Two years of living on Mars has been a serious download. You get hit with a lot of information rapidly, and it’s not necessarily even good info. I’m still trying to filter out what’s not just spam, personally. One thing you might not learn too quickly is no one living in Amazonia is from Amazonia. Most residents aren’t even Martian; they all moved far, far away. Everyone here came from some other planet. Whats really weird is how many you’ll run into from your own.
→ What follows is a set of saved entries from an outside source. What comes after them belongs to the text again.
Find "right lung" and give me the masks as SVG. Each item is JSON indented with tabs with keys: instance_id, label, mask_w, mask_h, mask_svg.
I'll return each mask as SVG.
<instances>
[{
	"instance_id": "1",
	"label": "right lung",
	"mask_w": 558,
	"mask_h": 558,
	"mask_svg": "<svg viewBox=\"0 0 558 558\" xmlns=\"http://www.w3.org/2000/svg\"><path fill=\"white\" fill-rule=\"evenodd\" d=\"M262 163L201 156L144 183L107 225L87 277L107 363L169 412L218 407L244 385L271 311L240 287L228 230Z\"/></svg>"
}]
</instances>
My roommate, Tohm, was a lanky Earthling from New Tros who came out to Mars, ironically, to sober up 2 years ago. Our neighbor, Charae, was a stacked Lunarian that wanted to be a wealthy star but ended up a dancer instead. Dune, my guitarist, was born in Earth’s cold north and never complained about the weather here, though his family was from one of Saturn’s more tropical moons. Gerund may have been the only Martian on the planet I didn’t want to bludgeon yet.

What I found absolutely tickling, though, were the amount of people I’d run into not just from earth, but from the suburbs of DT where I grew up. A week after I moved to Costa Mensa I helped a group of girls carry furniture into our apartment complex. Justene was born in Chesapeake and lived in Dominia until she was three, and Manna was born and raised just down the street from me in McLean, leaving the Earth about the same time I did. Eon, of course, was a high school friend that came to Mars 6 months ago who now, by some sort of luck, came to be my second roommate two weeks ago.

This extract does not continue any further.